When we take pictures of ourselves, our cognitive resources are channelled towards ourselves. The big trade-off when we become self-absorbed, we miss opportunities for what the world can teach us.

In virtual video meetings, once you’ve checked you are in the frame, it pays off to turn off the self-view. It is cognitively taxing to see yourself when you are supposed to pay attention to the other, as you would in face to face conversations.

Take pictures or videos of the world outside, and–is is the important bit–pay attention.

Take this as a metaphor to live by. Pay attention to the people and the world outside, and the make the picture good.

Time Management vs. Attention Management

We are in desperate need of attention management. Not of others, but of our own. Corporate society thrives at captivating our attention. In many sense, your attention has more currency that money.

Maybe it’s not time that we have to manage directly. Time moves at a constant, regardless of our approval. Time is experienced differently depending on how you navigate this moving terrain.

It’s not time management that we need, but attention management.

Mindfulness has been all the rage in this period of writing.

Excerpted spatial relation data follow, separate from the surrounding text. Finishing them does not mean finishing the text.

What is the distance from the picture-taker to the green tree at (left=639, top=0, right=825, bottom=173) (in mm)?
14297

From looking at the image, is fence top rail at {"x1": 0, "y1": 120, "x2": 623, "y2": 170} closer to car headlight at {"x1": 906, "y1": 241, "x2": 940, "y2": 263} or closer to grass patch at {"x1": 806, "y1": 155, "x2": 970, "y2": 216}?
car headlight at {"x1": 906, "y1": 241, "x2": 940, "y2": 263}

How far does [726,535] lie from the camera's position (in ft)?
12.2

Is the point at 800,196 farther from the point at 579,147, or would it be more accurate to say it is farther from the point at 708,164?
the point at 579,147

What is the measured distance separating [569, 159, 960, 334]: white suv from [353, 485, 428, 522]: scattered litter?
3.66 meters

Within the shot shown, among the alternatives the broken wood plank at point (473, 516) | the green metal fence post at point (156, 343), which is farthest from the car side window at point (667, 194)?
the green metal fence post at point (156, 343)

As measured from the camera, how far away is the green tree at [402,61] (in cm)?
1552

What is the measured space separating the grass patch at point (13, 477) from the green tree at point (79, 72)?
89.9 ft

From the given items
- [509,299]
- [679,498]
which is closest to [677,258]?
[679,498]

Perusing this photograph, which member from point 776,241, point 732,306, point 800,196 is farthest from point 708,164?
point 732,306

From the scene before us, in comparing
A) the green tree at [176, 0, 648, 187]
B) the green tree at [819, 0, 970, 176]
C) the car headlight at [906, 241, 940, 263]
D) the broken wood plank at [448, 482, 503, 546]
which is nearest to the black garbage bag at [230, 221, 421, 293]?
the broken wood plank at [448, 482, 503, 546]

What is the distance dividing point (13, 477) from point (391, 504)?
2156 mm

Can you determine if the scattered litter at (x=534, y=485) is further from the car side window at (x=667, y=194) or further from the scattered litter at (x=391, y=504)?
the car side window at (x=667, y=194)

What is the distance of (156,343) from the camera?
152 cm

This has been associated with the notion of “being present.” Yet, intention precludes attention. We can only enter the cracks of mindfulness through the seeds of our intention. In another way of putting it, our intentions can only take shape when we do a bit of “time travel” into our future, so that paradoxically, we can eb more present.

The closer we live our lives based on our intentions, the better well spent our time is, the better our wellbeing.

This calls for a form of intentional living. Not going through life “by default,” but “by design.” A design that is shaped by your choices, within the constraints of givens and circumstances.

Design is not just for aesthetic, “beautification or prettification” reasons. Designing something is to cultivate an environment that is conducive for our intentions to flourish.

Our experience of life is truly where our attention is. If left to a default mode, our attention is compelled to act like a suspectible scatter-brain, easily sucked into the cesspool of clickbaits, autoplay videos, and algorithmic “recommendations.”

We need to take the steering wheel. We need to craft, redirect and steer our senses towards where we want to go.

Why bother with such deliberation? Because that is where you will be. Our attention leads us moment by moment into a personal future, and you are the only one who will experience this one life.